Les fleurs d’automne entourent mon cottage.
Je fais le tour de la haie jusqu’au soir.
Non que j’aime le chrysanthème davantage,
Mais après lui il n’y a plus de fleurs à voir.
Poème chinois
「菊花」
元稹
秋丛绕舍似陶家,遍绕篱边日渐斜。
不是花中偏爱菊,此花开尽更无花。
Explication du poème
Ce poème des "Chrysanthèmes", composé par Yuan Zhen en 802 sous le règne de l'empereur Dezong, capture l'essence de l'automne dans la capitale Tang. Écrit avant les tumultes politiques qui marqueront sa carrière, ce quatrain révèle un jeune poète encore intact, trouvant dans la fleur tardive une allégorie de la persévérance.
Premier distique : « 秋丛绕舍似陶家,遍绕篱边日渐斜。 »
Qiū cóng rào shě sì Táo jiā, biàn rào lí biān rì jiàn xié.
Bouquets d'automne encerclant la maison - un foyer de Tao Qian, Je tourne autour de la haie tandis que le soleil décline.
La double occurrence de "encercler" (绕) crée un mouvement circulaire hypnotique, unissant le végétal et l'humain dans une danse méditative. La référence à Tao Qian (陶潜), maître de la retraite poétique, établit d'emblée un lignage littéraire. Le soleil couchant ajoute une dimension mélancolique à cette scène apparemment paisible.

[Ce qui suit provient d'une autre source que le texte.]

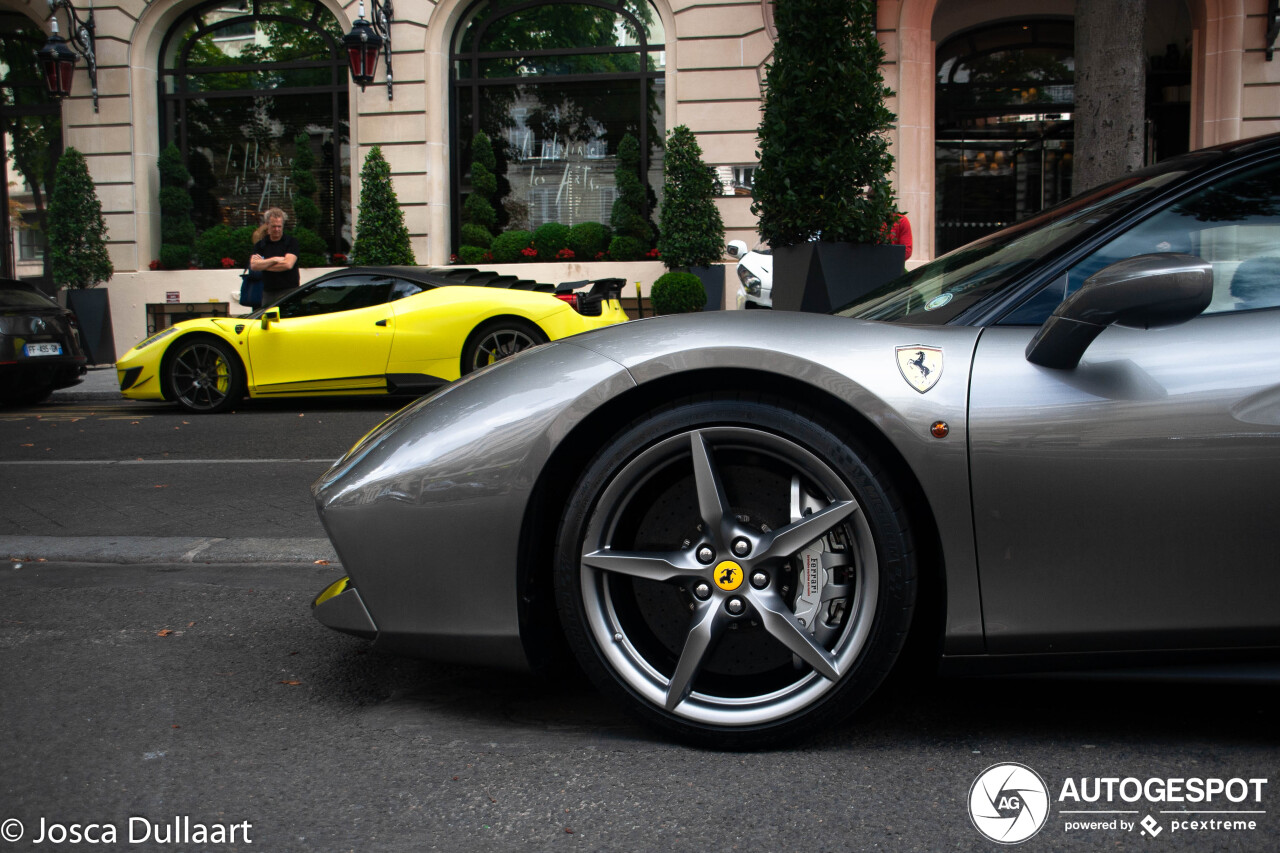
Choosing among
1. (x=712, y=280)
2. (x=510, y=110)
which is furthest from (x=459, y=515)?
(x=510, y=110)

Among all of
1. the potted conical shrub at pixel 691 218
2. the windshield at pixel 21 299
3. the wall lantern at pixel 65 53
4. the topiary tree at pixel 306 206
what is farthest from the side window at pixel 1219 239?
the wall lantern at pixel 65 53

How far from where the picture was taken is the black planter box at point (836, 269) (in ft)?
27.5

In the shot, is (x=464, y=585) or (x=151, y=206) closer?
(x=464, y=585)

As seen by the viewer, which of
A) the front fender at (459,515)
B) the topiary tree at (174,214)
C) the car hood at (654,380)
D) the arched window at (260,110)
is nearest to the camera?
the car hood at (654,380)

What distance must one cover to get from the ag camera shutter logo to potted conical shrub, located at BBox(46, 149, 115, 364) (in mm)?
16652

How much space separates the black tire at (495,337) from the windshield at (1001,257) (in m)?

Second distique : « 不是花中偏爱菊,此花开尽更无花。 »
Bùshì huā zhōng piān'ài jú, cǐ huā kāi jǐn gèng wú huā.
Non que parmi les fleurs je chérisse seul le chrysanthème, Mais après son éclosion, plus aucune fleur ne vient.
Ce couplet apparenté à un haïku par sa densité, opère un renversement philosophique. La négation initiale ("non que") se mue en affirmation ultime de la valeur existentielle de la fleur. Le chrysanthème devient ainsi la dernière sentinelle de beauté devant l'hiver imminent, transcendant la simple préférence esthétique.
Lecture globale
Yuan Zhen construit ici une méditation en deux temps : immersion sensorielle (distique 1) suivie d'une révélation ontologique (distique 2). Le poème passe progressivement du particulier (une scène de jardin) à l'universel (la condition de toute beauté face au temps). La structure circulaire (encerclement initial/fin ultime) épouse parfaitement le thème des cycles naturels.
Spécificités stylistiques
- Économie de moyens : 28 caractères suffisent à construire un microcosme complet
- Dialectique présence/absence : La plénitude florale (distique 1) annonce déjà son propre dépassement (distique 2)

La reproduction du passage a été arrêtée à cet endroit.